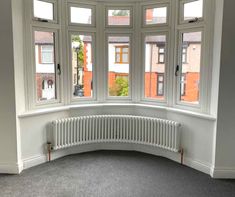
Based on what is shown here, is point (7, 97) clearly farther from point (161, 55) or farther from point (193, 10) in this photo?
point (193, 10)

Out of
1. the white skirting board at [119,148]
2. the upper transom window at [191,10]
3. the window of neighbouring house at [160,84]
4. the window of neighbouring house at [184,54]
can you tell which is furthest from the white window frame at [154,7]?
the white skirting board at [119,148]

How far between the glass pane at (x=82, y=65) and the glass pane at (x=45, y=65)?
1.27ft

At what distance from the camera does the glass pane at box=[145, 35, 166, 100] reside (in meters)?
4.45

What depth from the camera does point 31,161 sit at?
3938 millimetres

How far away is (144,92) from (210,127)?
142 centimetres

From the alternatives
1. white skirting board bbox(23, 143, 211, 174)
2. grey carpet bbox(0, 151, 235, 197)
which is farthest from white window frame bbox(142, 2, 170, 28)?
grey carpet bbox(0, 151, 235, 197)

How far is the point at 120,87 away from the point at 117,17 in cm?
127

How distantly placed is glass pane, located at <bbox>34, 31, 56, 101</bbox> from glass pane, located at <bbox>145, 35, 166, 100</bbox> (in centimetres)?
163

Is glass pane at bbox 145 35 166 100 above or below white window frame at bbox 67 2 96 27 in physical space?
below

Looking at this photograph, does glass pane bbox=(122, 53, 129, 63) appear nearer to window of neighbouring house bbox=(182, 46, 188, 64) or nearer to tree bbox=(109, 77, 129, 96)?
tree bbox=(109, 77, 129, 96)

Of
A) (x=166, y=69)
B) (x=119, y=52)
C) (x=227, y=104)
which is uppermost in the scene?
(x=119, y=52)

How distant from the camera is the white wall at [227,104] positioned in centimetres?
→ 331

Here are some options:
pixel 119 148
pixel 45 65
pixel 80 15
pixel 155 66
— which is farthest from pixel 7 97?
pixel 155 66

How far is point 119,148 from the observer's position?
15.4 feet
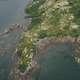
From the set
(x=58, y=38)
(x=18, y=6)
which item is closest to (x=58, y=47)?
(x=58, y=38)

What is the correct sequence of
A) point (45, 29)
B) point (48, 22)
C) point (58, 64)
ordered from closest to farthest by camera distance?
point (58, 64), point (45, 29), point (48, 22)

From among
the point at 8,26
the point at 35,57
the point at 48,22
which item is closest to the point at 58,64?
the point at 35,57

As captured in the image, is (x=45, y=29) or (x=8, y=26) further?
(x=8, y=26)

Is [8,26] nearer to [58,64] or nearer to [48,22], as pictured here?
[48,22]

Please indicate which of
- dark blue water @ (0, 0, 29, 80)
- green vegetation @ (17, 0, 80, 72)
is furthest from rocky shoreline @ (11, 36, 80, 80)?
dark blue water @ (0, 0, 29, 80)

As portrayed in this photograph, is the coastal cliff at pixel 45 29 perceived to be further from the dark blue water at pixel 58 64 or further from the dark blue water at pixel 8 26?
the dark blue water at pixel 8 26
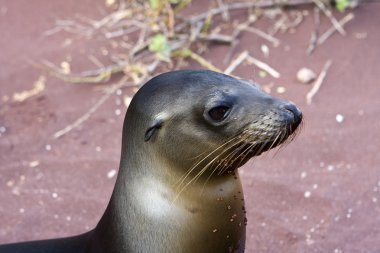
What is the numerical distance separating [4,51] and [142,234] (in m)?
2.94

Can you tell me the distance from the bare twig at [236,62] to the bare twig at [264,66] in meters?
0.03

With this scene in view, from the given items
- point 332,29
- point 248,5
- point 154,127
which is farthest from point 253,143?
point 248,5

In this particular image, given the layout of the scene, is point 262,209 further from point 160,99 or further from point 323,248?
point 160,99

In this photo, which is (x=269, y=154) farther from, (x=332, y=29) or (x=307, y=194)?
(x=332, y=29)

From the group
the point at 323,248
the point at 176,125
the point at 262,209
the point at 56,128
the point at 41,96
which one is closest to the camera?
the point at 176,125

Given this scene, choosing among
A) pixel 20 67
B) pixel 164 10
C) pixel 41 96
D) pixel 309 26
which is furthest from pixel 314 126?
pixel 20 67

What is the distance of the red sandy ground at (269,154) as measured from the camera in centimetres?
299

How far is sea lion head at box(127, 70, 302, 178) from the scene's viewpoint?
1.86 meters

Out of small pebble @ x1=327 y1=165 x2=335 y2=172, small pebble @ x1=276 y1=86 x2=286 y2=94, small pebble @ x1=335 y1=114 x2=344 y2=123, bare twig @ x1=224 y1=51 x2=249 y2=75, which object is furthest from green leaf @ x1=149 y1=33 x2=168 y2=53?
small pebble @ x1=327 y1=165 x2=335 y2=172

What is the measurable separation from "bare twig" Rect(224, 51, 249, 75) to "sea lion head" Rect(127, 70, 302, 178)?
6.96ft

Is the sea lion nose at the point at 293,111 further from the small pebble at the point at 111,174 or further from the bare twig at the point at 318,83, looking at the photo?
the bare twig at the point at 318,83

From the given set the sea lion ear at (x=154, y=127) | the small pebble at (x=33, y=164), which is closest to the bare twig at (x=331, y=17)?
the small pebble at (x=33, y=164)

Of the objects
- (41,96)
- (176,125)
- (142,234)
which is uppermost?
(176,125)

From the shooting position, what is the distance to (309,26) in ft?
14.2
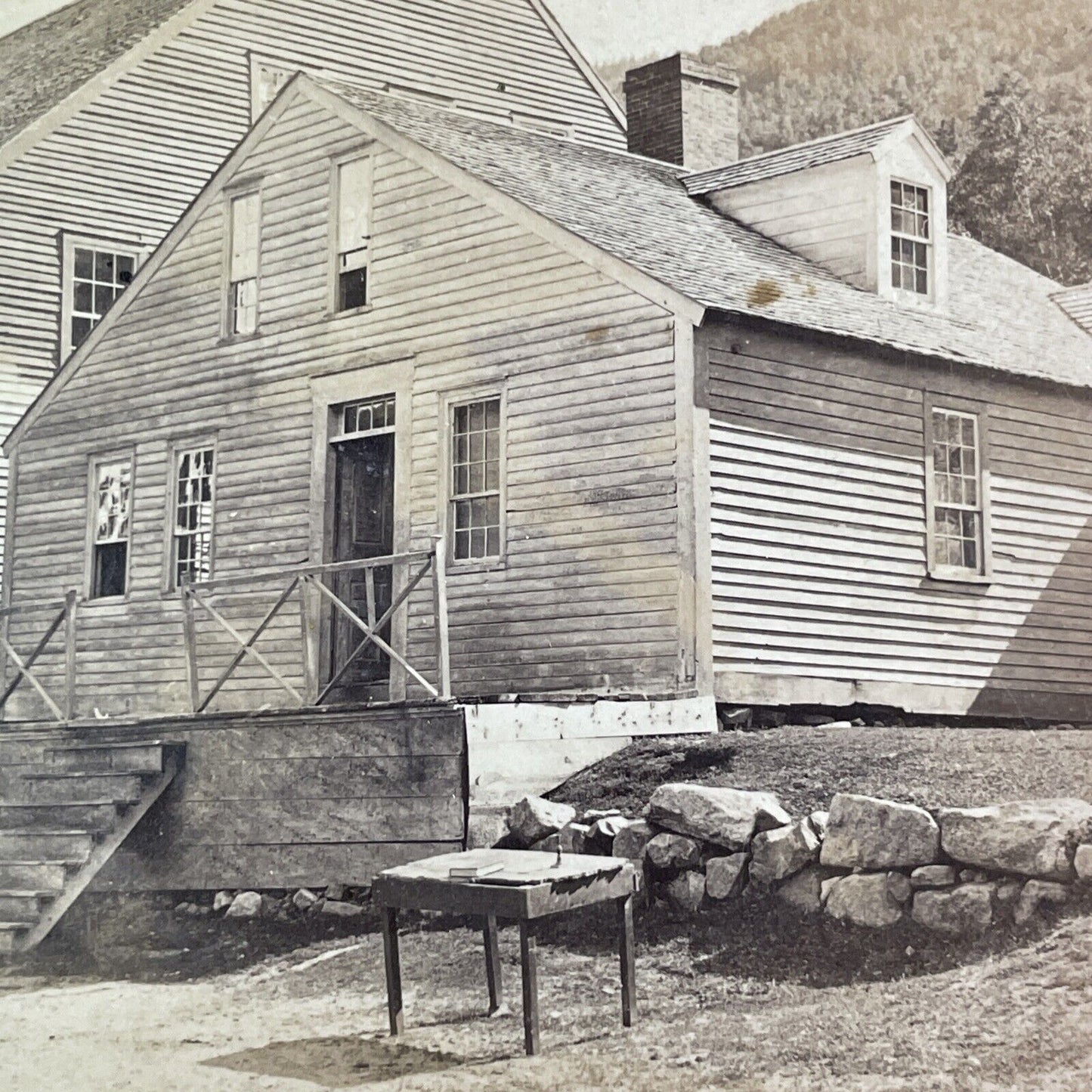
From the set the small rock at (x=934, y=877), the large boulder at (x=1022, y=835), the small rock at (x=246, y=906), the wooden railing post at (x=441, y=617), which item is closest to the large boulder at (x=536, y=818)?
the wooden railing post at (x=441, y=617)

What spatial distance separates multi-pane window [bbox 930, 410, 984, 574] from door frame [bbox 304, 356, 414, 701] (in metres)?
4.42

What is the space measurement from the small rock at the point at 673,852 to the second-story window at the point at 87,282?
11190 millimetres

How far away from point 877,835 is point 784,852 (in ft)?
1.75

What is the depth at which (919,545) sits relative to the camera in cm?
1312

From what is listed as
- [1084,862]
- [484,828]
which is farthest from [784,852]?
[484,828]

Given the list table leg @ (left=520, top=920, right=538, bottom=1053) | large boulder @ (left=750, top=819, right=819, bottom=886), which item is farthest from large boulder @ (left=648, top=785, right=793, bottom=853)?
table leg @ (left=520, top=920, right=538, bottom=1053)

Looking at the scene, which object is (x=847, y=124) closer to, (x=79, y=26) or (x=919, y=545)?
(x=919, y=545)

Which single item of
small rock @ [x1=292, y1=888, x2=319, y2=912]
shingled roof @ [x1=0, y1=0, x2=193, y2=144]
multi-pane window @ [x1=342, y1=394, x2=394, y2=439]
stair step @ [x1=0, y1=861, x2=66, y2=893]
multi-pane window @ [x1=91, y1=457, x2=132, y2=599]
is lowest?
small rock @ [x1=292, y1=888, x2=319, y2=912]

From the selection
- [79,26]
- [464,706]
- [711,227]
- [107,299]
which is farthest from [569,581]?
[79,26]

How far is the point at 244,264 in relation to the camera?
48.2 ft

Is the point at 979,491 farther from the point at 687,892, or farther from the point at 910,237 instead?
the point at 687,892

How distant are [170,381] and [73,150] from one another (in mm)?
3791

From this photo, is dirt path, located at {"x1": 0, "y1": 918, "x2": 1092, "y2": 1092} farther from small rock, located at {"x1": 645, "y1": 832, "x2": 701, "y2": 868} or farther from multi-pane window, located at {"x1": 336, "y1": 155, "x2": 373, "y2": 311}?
multi-pane window, located at {"x1": 336, "y1": 155, "x2": 373, "y2": 311}

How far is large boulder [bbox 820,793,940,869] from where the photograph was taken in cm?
709
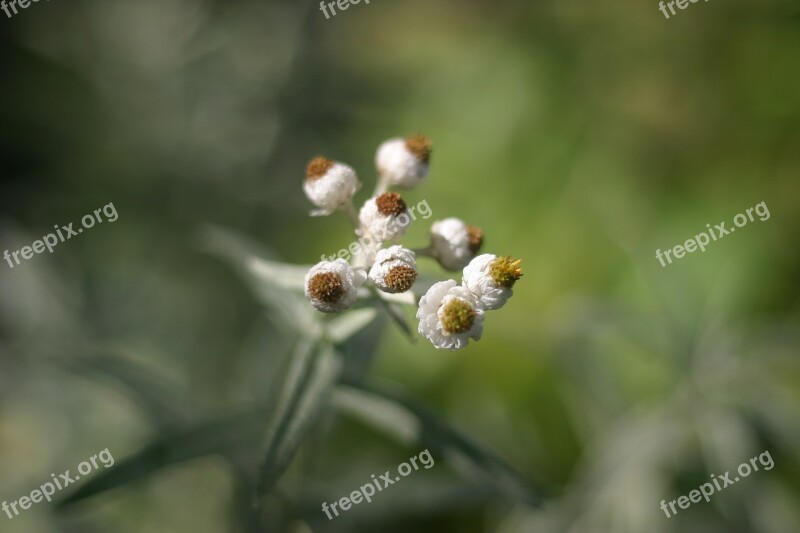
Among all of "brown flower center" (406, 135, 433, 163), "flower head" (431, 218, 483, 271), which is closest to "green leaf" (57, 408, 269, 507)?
"flower head" (431, 218, 483, 271)

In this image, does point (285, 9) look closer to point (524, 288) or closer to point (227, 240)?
point (524, 288)

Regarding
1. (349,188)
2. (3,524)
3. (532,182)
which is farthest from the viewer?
(532,182)

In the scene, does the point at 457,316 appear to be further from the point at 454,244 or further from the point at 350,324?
the point at 350,324

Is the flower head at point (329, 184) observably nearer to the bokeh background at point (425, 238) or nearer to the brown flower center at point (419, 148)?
the brown flower center at point (419, 148)

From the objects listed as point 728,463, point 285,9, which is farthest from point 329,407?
point 285,9

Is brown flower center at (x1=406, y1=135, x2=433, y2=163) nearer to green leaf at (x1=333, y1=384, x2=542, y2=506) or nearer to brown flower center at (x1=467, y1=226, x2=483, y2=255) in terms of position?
brown flower center at (x1=467, y1=226, x2=483, y2=255)

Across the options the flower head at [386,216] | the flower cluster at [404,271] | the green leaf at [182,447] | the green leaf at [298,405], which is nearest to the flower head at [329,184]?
the flower cluster at [404,271]

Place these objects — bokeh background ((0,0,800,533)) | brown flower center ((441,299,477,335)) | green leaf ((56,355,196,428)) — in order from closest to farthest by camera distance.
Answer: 1. brown flower center ((441,299,477,335))
2. green leaf ((56,355,196,428))
3. bokeh background ((0,0,800,533))
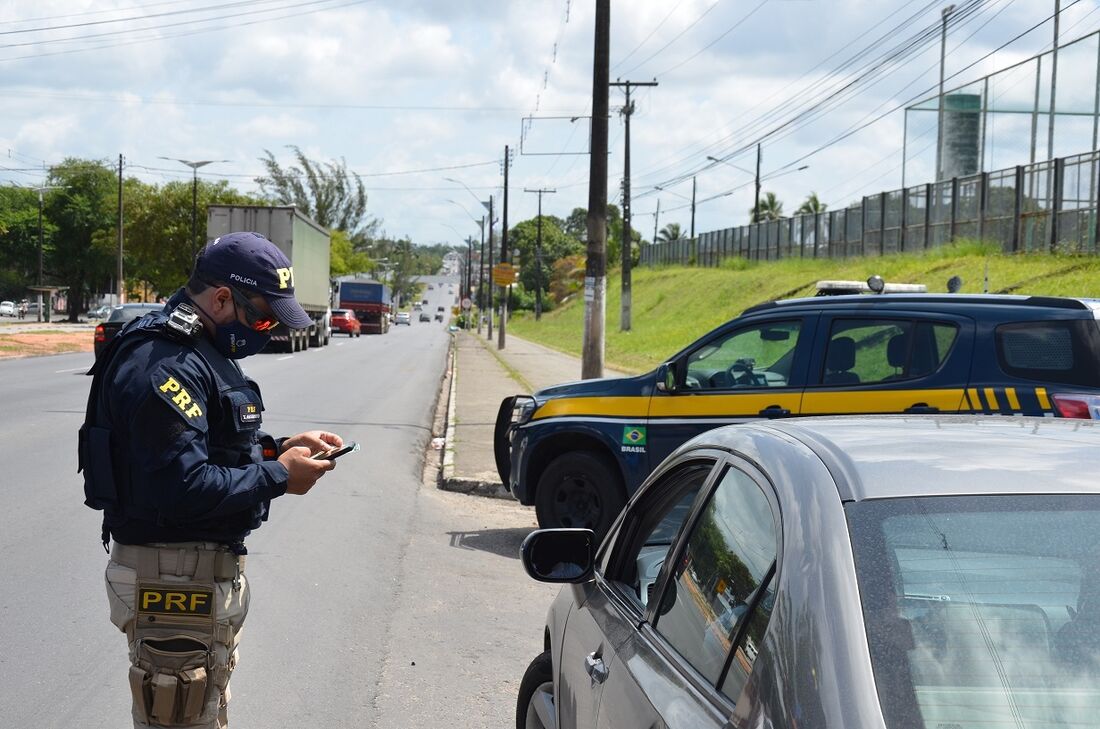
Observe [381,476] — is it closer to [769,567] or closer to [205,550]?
[205,550]

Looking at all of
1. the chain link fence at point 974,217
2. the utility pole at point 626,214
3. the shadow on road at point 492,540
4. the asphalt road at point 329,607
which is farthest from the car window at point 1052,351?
the utility pole at point 626,214

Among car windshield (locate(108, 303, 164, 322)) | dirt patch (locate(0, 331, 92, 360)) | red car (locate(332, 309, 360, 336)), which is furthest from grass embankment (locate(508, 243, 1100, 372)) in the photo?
dirt patch (locate(0, 331, 92, 360))

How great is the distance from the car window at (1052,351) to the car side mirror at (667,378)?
2205mm

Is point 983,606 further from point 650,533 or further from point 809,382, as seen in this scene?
point 809,382

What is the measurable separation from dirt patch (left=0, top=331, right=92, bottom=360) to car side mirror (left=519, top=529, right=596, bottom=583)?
30309mm

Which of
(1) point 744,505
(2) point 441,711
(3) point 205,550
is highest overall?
(1) point 744,505

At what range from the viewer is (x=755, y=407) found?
27.9 ft

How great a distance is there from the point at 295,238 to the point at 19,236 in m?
56.7

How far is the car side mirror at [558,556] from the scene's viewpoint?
390cm

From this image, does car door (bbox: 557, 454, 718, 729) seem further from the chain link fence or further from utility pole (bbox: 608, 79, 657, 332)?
utility pole (bbox: 608, 79, 657, 332)

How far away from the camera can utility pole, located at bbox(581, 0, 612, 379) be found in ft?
55.2

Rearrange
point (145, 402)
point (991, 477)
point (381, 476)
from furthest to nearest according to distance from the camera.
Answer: point (381, 476) → point (145, 402) → point (991, 477)

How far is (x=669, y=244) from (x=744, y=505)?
79055 millimetres

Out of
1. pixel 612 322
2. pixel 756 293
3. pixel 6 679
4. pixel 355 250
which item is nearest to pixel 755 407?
pixel 6 679
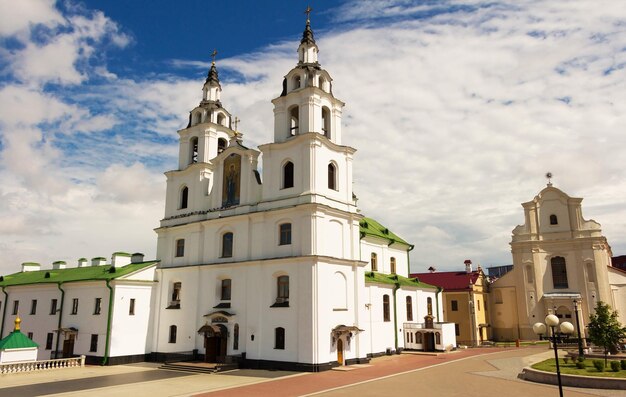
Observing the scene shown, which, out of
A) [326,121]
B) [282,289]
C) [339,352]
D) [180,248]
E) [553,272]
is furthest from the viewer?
[553,272]

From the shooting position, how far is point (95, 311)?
33.7 metres

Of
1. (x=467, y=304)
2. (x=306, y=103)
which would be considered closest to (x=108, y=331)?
(x=306, y=103)

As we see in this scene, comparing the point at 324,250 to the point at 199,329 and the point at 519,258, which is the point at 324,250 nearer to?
the point at 199,329

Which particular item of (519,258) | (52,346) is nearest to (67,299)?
(52,346)

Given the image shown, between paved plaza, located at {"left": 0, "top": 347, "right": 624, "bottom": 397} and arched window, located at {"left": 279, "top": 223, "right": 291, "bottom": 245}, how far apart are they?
7.77 metres

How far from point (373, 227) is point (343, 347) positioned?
50.3ft

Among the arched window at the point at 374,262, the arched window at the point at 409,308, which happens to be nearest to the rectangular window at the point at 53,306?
the arched window at the point at 374,262

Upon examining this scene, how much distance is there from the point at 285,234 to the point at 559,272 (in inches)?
1254

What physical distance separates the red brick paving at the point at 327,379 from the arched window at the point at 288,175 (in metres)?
11.8

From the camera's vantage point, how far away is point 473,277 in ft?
163

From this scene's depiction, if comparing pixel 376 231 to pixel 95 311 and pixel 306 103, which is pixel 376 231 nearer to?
pixel 306 103

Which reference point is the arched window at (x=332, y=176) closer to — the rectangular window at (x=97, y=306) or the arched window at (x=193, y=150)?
the arched window at (x=193, y=150)

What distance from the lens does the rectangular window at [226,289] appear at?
105ft

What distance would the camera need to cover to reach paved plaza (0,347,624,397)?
66.5 feet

- - - -

◆ Problem details
Give back the lines of the listing from the one with "From the shooting position, how" through the end, both included, exactly as written and with nothing added.

◆ Exercise output
From the shooting position, how far is point (95, 311)?
33.7 metres

Of
1. (x=467, y=304)
2. (x=306, y=103)
which would be considered closest to (x=108, y=331)?
(x=306, y=103)

As we see in this scene, comparing the point at 324,250 to the point at 199,329 and the point at 519,258, which is the point at 324,250 nearer to?
the point at 199,329

Which particular item of (519,258) | (52,346) is nearest to (67,299)?
(52,346)

Given the image shown, between paved plaza, located at {"left": 0, "top": 347, "right": 624, "bottom": 397} and arched window, located at {"left": 279, "top": 223, "right": 291, "bottom": 245}, how far apart are they?
7.77 metres

How far from point (373, 227) is point (343, 347) positioned?
50.3ft

Among the arched window at the point at 374,262, the arched window at the point at 409,308, which happens to be nearest to the rectangular window at the point at 53,306?
the arched window at the point at 374,262

Upon examining this scene, how much distance is there from the point at 285,234 to the point at 559,272 (in inches)?
1254

What physical distance separates the red brick paving at the point at 327,379 from the arched window at the point at 288,175 (in metres)?
11.8

From the camera's vantage point, how far away is point 473,277 in ft?
163

From this scene's depiction, if comparing pixel 376 231 to pixel 95 311 and pixel 306 103, which is pixel 376 231 nearer to?
pixel 306 103

Which reference point is the arched window at (x=332, y=176) closer to — the rectangular window at (x=97, y=306) or the arched window at (x=193, y=150)?
the arched window at (x=193, y=150)

What distance from the lens does the rectangular window at [226,289] appear at?
105ft

What distance would the camera need to cover to reach paved plaza (0,347,624,397)?
66.5 feet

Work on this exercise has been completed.